--- SOURCE PASSAGE Enclosed Below ---

The Miami police showed up in force to respond to a disturbance at a downtown open-air mall on New Year’s Day after reports of teens brawling and setting off fireworks, ultimately arresting four individuals between the ages of 14 and 16. But with footage of the chaos and dozens of cop cars lined up alongside Bayside Market making the rounds online in the following days, it wasn’t long before a cohort of conspiracists had invented a very different story befitting The X-Files.
On Friday, “Miami Mall” trended on X (formerly Twitter), a platform that owner Elon Musk has said “needs to become by far the most accurate source of information about the world.” But the top posts were from misinformation and conspiracy theory accounts — many favored by the site’s algorithm thanks to their paid verification badges — speculating that the heavy police presence indicated a government coverup. Of what, you ask? Oh, probably some 10-foot aliens and/or shadow creatures. The term “Nephilim,” referring to mysterious beings mentioned in the Hebrew Bible who are sometimes portrayed as giants or fallen angels, also briefly trended on X, though video of such characters were hard to come by.

--- End of Enclosed SOURCE PASSAGE ---
--- SUPPLIED MATERIAL Enclosed Below ---

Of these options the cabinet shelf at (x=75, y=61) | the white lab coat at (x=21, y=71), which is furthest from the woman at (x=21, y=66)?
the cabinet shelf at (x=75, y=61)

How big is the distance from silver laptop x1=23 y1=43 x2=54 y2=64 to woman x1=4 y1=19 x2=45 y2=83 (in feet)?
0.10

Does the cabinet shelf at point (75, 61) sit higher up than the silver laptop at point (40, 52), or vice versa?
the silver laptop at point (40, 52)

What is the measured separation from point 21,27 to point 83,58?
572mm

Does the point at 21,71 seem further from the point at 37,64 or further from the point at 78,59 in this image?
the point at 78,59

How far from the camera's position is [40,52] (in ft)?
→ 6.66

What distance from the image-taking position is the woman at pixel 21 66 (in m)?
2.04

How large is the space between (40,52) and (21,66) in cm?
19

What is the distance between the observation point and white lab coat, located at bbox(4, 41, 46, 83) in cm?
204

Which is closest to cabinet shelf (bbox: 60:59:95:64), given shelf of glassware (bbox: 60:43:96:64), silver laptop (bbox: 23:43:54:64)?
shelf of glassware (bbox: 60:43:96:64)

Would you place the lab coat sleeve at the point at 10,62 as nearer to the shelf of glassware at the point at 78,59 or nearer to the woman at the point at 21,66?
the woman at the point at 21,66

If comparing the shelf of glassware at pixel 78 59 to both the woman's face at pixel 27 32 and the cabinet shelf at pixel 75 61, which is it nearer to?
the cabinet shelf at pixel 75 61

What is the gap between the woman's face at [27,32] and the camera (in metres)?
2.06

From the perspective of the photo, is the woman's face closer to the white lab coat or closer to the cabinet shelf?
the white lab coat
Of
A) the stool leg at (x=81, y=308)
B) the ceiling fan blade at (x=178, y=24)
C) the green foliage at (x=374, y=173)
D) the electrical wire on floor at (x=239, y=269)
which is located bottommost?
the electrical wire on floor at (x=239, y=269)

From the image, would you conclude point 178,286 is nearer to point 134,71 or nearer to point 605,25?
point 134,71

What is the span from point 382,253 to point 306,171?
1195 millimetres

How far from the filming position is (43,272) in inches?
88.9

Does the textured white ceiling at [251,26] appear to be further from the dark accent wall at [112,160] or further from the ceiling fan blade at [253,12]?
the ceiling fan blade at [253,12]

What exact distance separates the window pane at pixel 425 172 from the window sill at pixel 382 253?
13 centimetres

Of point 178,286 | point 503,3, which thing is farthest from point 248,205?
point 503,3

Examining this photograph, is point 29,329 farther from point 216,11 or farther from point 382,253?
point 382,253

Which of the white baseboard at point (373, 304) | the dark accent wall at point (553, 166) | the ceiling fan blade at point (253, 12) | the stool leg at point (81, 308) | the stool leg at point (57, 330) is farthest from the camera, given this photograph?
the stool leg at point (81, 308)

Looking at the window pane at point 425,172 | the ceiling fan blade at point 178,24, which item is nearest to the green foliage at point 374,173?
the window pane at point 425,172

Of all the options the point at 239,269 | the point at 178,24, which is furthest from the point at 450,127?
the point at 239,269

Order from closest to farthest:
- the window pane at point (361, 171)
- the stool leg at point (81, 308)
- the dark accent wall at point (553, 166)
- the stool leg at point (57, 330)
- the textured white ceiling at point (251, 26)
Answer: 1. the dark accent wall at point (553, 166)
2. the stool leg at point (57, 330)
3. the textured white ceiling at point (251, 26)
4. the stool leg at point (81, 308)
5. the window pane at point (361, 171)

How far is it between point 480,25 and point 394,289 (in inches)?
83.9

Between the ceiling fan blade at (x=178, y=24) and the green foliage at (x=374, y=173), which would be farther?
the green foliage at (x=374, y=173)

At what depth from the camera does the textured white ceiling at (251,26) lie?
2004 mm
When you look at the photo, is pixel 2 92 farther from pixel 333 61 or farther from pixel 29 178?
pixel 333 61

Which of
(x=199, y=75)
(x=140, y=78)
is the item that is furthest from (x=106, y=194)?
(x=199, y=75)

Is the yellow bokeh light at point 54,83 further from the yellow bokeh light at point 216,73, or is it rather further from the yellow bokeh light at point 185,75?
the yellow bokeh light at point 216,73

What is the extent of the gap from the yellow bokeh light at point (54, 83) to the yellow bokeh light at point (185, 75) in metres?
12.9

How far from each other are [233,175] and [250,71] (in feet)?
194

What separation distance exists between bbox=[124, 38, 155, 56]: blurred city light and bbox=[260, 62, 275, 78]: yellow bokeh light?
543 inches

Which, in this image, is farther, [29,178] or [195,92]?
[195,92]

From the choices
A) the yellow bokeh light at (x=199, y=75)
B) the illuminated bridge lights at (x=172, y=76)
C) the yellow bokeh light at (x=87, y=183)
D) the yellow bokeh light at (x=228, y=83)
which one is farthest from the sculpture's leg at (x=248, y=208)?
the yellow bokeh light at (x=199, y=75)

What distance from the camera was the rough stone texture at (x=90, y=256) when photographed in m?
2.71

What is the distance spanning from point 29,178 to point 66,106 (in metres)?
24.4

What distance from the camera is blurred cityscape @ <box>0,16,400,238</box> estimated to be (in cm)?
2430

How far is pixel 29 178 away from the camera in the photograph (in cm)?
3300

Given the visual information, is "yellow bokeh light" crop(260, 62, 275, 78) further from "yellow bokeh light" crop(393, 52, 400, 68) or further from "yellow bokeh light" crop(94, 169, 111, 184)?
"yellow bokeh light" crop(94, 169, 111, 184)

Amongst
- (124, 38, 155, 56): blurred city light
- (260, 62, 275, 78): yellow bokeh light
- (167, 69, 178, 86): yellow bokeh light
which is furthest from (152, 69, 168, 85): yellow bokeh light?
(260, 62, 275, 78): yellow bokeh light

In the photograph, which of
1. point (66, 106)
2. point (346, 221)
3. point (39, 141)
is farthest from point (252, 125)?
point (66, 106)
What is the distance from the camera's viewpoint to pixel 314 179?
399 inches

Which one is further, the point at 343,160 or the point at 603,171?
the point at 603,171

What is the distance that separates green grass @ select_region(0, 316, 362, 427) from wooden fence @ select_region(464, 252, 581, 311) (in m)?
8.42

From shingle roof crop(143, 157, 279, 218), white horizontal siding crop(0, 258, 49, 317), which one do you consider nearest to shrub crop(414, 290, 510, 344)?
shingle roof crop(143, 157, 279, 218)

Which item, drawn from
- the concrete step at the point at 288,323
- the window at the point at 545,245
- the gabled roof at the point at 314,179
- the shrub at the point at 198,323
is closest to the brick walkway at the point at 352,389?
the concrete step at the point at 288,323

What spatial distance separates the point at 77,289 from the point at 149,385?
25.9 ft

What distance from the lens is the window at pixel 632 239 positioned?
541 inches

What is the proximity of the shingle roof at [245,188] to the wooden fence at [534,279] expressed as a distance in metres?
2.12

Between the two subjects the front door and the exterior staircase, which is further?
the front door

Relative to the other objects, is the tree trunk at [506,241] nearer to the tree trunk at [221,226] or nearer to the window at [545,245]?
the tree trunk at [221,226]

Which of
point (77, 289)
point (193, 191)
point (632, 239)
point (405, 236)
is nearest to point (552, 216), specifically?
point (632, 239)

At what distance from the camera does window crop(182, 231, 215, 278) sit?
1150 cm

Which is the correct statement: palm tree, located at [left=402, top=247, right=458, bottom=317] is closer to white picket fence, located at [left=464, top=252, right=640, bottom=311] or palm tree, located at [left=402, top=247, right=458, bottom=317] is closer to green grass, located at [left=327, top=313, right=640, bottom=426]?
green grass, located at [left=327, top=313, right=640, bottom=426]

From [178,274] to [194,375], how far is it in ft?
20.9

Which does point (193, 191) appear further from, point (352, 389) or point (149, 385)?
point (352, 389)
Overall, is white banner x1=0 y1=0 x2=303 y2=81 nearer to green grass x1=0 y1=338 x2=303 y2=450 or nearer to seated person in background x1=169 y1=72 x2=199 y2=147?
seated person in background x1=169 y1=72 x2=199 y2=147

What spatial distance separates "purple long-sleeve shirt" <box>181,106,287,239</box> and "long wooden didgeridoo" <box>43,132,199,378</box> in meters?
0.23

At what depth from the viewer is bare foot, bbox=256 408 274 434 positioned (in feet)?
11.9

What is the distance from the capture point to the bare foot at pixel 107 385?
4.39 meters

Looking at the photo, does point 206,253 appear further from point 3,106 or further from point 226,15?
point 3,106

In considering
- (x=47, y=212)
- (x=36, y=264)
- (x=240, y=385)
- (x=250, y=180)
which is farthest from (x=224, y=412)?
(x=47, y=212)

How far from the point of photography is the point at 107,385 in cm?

--- End of Enclosed SUPPLIED MATERIAL ---

TASK DETAILS:
Please return everything in the Miami mall article from "The Miami police" down to "befitting The X-Files.", copied word for word.

ANSWER BOX:
The Miami police showed up in force to respond to a disturbance at a downtown open-air mall on New Year’s Day after reports of teens brawling and setting off fireworks, ultimately arresting four individuals between the ages of 14 and 16. But with footage of the chaos and dozens of cop cars lined up alongside Bayside Market making the rounds online in the following days, it wasn’t long before a cohort of conspiracists had invented a very different story befitting The X-Files.